Faena’s attorney, Neisen Kasdin, also admitted that the project was on hold in a March 27 letter to the preservation board “due to shifting macroeconomic conditions.”

But the hotel has already been gutted contractors and that worried some board members. “They’re not sure of the direction they are going with the buildings,” said board member Scott Needleman, who asked that staffers keep an eye on the structure lest it “starts falling apart.”

Board member Kirk Paskal was uneasy about Faena placing a “billboard” on an historic building that’s now little more than a “ripped down carcass.”

But board member Wynn Bradley pointed out that Faena was still renovating the building. In the letter, Kasdin stated that Faena is “undertaking the concrete restoration part of the renovations to the Versailles to ensure that the structural integrity of the Versailles is maintained.” That includes “covering up any metal re-bar that is currently exposed to the salt air with concrete so that the rebar does not deteriorate.”
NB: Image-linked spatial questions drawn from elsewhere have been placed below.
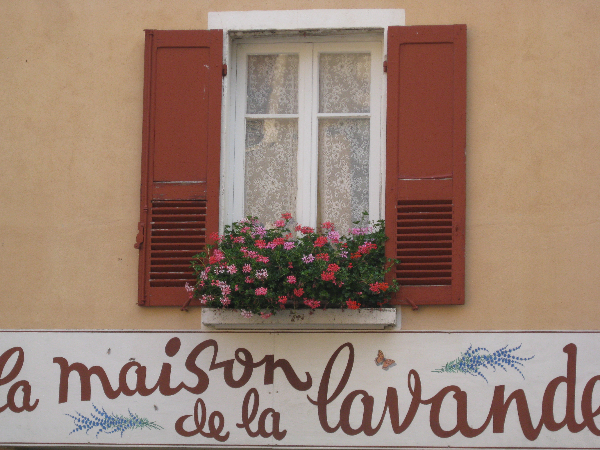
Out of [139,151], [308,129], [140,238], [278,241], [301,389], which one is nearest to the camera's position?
[278,241]

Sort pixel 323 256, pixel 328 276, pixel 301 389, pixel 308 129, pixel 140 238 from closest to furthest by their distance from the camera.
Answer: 1. pixel 328 276
2. pixel 323 256
3. pixel 301 389
4. pixel 140 238
5. pixel 308 129

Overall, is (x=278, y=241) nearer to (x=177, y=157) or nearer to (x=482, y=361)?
(x=177, y=157)

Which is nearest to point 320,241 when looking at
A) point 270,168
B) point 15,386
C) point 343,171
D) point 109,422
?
point 343,171

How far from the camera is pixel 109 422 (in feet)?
20.0

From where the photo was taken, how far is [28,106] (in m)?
6.47

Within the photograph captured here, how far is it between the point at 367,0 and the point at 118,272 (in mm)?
2466

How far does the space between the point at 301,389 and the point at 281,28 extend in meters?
2.40

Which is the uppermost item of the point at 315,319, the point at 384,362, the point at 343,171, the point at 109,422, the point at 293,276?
the point at 343,171

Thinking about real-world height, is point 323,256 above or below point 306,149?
below

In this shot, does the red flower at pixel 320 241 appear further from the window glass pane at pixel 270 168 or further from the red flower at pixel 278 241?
the window glass pane at pixel 270 168

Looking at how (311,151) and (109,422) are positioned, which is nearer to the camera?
(109,422)

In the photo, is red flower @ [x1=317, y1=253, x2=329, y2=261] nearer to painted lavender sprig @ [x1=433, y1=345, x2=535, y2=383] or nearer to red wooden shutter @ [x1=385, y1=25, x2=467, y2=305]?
red wooden shutter @ [x1=385, y1=25, x2=467, y2=305]

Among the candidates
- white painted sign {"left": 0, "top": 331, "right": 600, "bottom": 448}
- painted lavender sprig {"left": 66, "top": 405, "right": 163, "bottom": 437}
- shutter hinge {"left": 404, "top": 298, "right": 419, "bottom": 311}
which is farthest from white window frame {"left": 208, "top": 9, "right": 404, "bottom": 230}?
painted lavender sprig {"left": 66, "top": 405, "right": 163, "bottom": 437}

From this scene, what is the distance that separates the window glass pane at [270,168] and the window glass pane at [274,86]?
0.30 ft
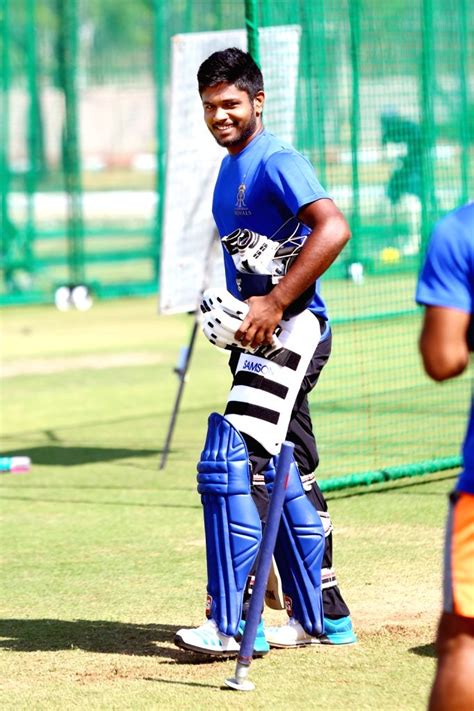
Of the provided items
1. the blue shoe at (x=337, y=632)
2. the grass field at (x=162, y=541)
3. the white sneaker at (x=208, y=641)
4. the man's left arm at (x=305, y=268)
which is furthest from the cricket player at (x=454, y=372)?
the blue shoe at (x=337, y=632)

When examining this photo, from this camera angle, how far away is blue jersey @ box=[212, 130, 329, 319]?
4965 millimetres

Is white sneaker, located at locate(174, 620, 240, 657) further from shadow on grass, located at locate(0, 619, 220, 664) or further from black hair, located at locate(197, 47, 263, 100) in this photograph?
black hair, located at locate(197, 47, 263, 100)

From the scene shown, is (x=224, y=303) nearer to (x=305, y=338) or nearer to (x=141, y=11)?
(x=305, y=338)

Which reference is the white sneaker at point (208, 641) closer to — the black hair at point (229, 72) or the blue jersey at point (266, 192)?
the blue jersey at point (266, 192)

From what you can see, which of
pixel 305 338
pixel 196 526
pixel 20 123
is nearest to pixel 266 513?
pixel 305 338

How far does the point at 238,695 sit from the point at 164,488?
12.8ft

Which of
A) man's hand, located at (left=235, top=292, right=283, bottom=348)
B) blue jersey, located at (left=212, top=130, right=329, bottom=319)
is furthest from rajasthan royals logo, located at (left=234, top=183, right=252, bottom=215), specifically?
man's hand, located at (left=235, top=292, right=283, bottom=348)

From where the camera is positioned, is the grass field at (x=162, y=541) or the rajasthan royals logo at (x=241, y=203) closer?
the grass field at (x=162, y=541)

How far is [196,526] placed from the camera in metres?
7.49

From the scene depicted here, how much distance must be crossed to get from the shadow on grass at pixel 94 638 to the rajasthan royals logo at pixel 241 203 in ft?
5.39

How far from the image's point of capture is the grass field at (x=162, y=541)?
4.87 meters

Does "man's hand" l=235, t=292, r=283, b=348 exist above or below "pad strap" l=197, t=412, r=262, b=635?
above

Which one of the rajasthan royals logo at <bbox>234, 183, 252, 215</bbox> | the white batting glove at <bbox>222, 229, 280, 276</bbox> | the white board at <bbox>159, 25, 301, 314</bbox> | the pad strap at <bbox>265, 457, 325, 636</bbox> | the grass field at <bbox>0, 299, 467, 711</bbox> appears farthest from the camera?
the white board at <bbox>159, 25, 301, 314</bbox>

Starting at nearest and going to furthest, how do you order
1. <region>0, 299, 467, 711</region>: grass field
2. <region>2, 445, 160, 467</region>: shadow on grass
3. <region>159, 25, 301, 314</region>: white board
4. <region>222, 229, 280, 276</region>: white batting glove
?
<region>0, 299, 467, 711</region>: grass field, <region>222, 229, 280, 276</region>: white batting glove, <region>159, 25, 301, 314</region>: white board, <region>2, 445, 160, 467</region>: shadow on grass
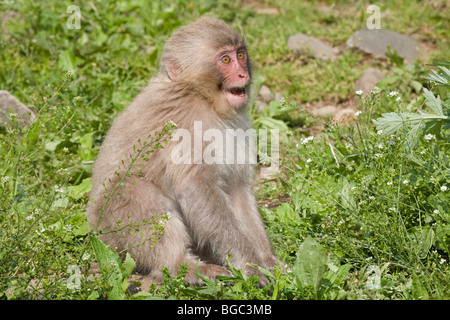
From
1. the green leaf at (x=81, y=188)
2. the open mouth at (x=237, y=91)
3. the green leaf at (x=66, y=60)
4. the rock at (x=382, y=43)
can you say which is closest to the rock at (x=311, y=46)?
the rock at (x=382, y=43)

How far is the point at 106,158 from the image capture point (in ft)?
15.8

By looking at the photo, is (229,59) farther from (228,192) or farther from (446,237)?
(446,237)

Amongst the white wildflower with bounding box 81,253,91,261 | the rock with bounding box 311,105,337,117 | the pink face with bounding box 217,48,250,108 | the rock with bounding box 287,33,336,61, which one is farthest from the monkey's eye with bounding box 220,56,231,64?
the rock with bounding box 287,33,336,61

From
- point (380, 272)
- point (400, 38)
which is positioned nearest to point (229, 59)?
point (380, 272)

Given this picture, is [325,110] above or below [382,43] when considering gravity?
below

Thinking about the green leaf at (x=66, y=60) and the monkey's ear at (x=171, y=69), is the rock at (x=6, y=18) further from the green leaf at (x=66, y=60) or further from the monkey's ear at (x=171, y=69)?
the monkey's ear at (x=171, y=69)

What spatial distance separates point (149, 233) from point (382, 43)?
17.0 ft

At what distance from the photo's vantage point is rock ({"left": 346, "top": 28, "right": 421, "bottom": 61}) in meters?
8.18

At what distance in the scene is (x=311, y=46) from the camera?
27.3ft

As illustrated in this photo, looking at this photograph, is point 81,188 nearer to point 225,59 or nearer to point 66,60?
point 225,59

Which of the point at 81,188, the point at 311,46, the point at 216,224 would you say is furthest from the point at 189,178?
the point at 311,46

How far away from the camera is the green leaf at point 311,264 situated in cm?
378

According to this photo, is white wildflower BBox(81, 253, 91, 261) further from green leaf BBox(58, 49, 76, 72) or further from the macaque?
green leaf BBox(58, 49, 76, 72)

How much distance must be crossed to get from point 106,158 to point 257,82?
2950 millimetres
“They have an open permit. They’re doing work,” Bradley said.

Paskal agreed that Faena is still intent on preserving the building. However, he couldn’t condone an unauthorized wrap adorned with a Faena logo. “I don’t want to punish anyone,” he said. “I don’t want to incentivize this either.”

Barnes assured the board that although the original Versailles condo concept “is not viable in the market right now” Faena was “not letting it deteriorate.” He also insisted that the wrap wasn’t meant to be an advertisement for the Faena District, but an aesthetic wrap. Barnes later told TRD that artistic decorative wraps were placed around the Versailles during Art Basel.

The board approved the fence variance and encouraged Faena to cocoon the Versailles skeleton entirely in plain red wrap. Paskal was the lone “no” vote.

The board will also invite Faena to give a progress report to the board on the Versailles’ restoration.